Wednesday, April 23, 2008

Dealing with being ripped-off

I have always trusted people who play tennis. I know that that sounds kinda silly but my experience has been that the majority of tennis-players have a well-developed sense of integrity and fair play. 

I can count on one hand the exceptions to this statement. For instance, I remember a family of tennis players who would cheat their way to wins. If your serve hit the line, they would call it out. If your volleys got the corner pocket, they would claim an error. They were so completely dishonest as a family that everyone knew them. Of course, in umpired matches, they could not cheat, but then they would make such scenes on the court protesting calls that you just wanted to hand them the match to get it all over with. Or live in fear of running into one of them in a dark alley after you won a match. They were a thoroughly scary bunch. 

But this is not the norm in tennis. The norm is a great deal more honest and sporting. And the rules of tennis reinforce this basic justice and honesty. 

For example, tennis players are allowed to call a ‘let’ when a ball or other object strays onto the court, even if the point is almost over and a winner seems clear. A server may catch the serve in mid-air if the positioning is wrong. If a call is unclear, players simply replay the point. If you get a point on a netball, you say “sorry” to your opponent. If players on a neighboring court are in the middle of a game, you wait until the game is over before exiting the court. These are just a few examples of the courtesy and fair play of this sport that I love so much. 

Against this background, you may understand the na├»ve trust that I tend to bring to the sport. So it was that when I first moved to the city that I now live in, one of my first objectives was to find people to play with. I called around and was told that if I just showed up at some upscale public courts, I would have no difficulty finding players. I knew that my game was a bit rusty so I decided to try to find a coach instead. 

And sure enough, within 10 minutes of my arrival, I was introduced to a coach. We knocked for a few minutes and, after praising my game, he told that he could have me back to top form in a few lessons.
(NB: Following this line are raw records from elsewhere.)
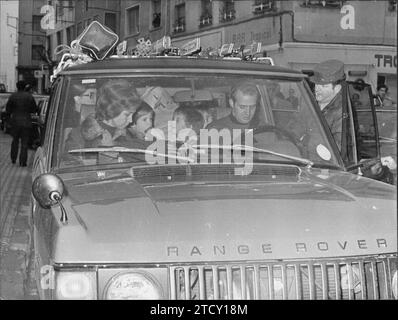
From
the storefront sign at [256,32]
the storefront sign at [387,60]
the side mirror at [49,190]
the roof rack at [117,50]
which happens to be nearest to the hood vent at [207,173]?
the side mirror at [49,190]

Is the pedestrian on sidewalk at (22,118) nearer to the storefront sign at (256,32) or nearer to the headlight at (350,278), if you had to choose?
the storefront sign at (256,32)

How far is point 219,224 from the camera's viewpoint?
7.60 feet

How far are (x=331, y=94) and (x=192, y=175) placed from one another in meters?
1.91

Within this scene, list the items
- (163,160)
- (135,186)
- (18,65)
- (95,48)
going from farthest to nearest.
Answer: (18,65) → (95,48) → (163,160) → (135,186)

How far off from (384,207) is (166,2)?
3370 mm

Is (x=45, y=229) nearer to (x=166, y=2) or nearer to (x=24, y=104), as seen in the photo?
(x=166, y=2)

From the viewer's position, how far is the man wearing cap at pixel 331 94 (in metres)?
4.25

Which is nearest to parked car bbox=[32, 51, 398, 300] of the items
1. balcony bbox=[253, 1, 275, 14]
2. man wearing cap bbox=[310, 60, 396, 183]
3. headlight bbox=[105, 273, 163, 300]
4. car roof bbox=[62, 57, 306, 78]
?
headlight bbox=[105, 273, 163, 300]

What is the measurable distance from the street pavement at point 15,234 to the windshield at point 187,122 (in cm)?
83

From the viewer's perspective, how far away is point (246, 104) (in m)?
3.64

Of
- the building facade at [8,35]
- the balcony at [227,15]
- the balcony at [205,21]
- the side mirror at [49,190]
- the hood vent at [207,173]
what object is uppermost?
the balcony at [227,15]

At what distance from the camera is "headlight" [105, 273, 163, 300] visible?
2203 millimetres

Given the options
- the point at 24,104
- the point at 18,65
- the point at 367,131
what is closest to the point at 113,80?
the point at 367,131

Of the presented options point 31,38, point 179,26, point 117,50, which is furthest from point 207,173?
point 31,38
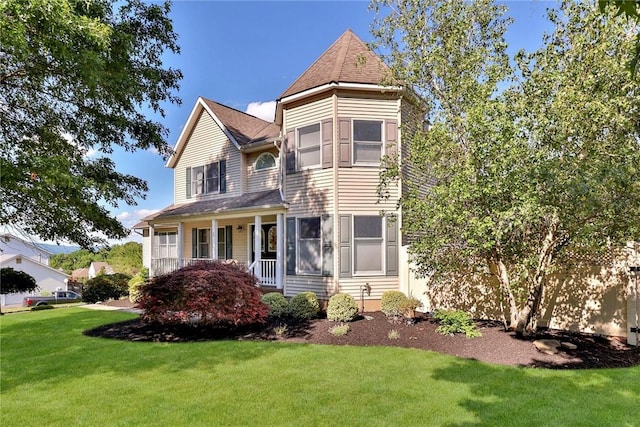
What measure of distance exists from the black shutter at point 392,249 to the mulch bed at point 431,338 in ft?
4.86

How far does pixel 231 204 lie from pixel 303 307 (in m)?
6.00

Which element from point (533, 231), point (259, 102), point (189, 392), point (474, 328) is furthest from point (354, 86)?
point (259, 102)

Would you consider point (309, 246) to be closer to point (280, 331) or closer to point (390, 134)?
point (280, 331)

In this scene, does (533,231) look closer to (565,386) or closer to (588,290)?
(588,290)

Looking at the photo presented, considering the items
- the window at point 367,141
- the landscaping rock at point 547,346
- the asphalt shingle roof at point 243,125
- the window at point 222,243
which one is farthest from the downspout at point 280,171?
the landscaping rock at point 547,346

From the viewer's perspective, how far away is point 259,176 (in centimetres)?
1595

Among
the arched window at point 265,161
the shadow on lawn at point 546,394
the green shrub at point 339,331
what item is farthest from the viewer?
the arched window at point 265,161

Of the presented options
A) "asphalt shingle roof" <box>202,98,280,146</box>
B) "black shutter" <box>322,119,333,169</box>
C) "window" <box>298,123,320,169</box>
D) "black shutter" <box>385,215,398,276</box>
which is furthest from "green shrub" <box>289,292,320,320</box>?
"asphalt shingle roof" <box>202,98,280,146</box>

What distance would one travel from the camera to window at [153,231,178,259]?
19844mm

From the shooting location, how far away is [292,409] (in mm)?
4938

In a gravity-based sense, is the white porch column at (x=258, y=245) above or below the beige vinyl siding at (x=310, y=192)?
below

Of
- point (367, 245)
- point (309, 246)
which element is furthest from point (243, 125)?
point (367, 245)

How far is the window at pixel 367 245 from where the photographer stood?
1206 cm

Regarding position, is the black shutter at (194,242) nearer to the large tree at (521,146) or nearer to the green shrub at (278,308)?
A: the green shrub at (278,308)
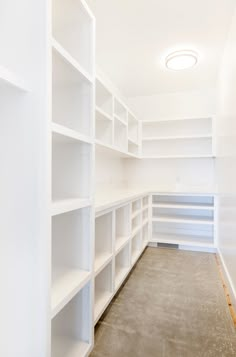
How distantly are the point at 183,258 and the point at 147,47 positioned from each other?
263 cm

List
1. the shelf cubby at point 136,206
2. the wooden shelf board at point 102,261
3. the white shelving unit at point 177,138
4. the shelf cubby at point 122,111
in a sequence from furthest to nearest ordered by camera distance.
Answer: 1. the white shelving unit at point 177,138
2. the shelf cubby at point 122,111
3. the shelf cubby at point 136,206
4. the wooden shelf board at point 102,261

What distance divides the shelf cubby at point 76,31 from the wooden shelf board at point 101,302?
1.65 metres

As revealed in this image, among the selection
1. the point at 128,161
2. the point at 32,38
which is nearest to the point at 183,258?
the point at 128,161

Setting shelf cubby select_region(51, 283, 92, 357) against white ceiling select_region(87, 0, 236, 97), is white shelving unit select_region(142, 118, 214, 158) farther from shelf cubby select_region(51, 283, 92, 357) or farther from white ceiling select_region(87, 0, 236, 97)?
shelf cubby select_region(51, 283, 92, 357)

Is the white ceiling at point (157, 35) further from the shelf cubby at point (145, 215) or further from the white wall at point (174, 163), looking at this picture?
the shelf cubby at point (145, 215)

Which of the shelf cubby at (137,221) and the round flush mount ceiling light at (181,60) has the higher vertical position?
the round flush mount ceiling light at (181,60)

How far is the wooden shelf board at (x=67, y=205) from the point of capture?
3.48 feet

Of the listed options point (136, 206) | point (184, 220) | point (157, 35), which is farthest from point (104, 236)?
point (157, 35)

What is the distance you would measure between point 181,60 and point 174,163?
5.54ft

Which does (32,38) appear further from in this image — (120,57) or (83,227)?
(120,57)

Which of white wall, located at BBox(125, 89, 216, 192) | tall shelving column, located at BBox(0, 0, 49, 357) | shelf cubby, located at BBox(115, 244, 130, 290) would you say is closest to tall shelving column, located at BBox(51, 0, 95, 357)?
tall shelving column, located at BBox(0, 0, 49, 357)

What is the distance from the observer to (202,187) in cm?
362

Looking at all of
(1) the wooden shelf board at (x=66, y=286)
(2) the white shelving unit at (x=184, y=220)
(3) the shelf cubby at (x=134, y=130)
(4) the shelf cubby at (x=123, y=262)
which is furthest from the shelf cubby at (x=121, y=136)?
(1) the wooden shelf board at (x=66, y=286)

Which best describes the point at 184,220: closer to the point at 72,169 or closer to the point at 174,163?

I gave him $150. for five pre-paid lessons, a fee consistent with market value in this city. This was in November of last year. 

We started off swimmingly. One lesson, then two, a third, then a fourth. Things were going so well, that I agreed to his price of an additional $140. for six more lessons – in other words, he offered me a package of 10 pre-paid lessons for $290. That was his offer and I accepted. 

Then we had a fifth lesson. And then he sort of disappeared. Not completely, mind you, but suddenly he just was not as available he had been in the preceding weeks. After several persistent calls, I got another lesson just before Xmas. I felt badly that it was cold and windy and we probably had no business on a tennis court. I felt badly that his wife was waiting inside with their child while we played. But I had paid and I had insisted – and he had complied. And that was the last time I saw him or the rest of my money. 

After several of my calls, he finally offered me a lesson on a Sunday morning at 8am. I showed up and waited. And waited. And waited. Eventually I called him. He sent me a text saying that he was out of town and was sorry that he had forgotten. Another time, he offered me a lesson and then went off on vacation. Then a member of his family died – or was it his wife’s family? I’ve lost track of the excuses. He once offered me an extra lesson to make up for one of his errors, but of course this never materialized. He never calls me and never takes my calls. It has gone on like this for four months. 

Being ripped off is a frustrating experience. The rules of tennis do not allow for rip-offs and other low-life kind of behavior. That is why Justine Henin’s dishonesty was such a big deal. It just goes against the grain when people behave despicably in tennis. 

Last week I joined a new tennis club. The front desk greeted me as if I was a long-lost member of the family. The day after I joined, the owner gave me a key to the backcourts so that I may come and play tennis late in the evening after the clubhouse is closed. This is the kind of trust and trusting that I am used to. I intend to get my money back from the dishonest coach. It will cover several lessons with the coach at my new tennis club.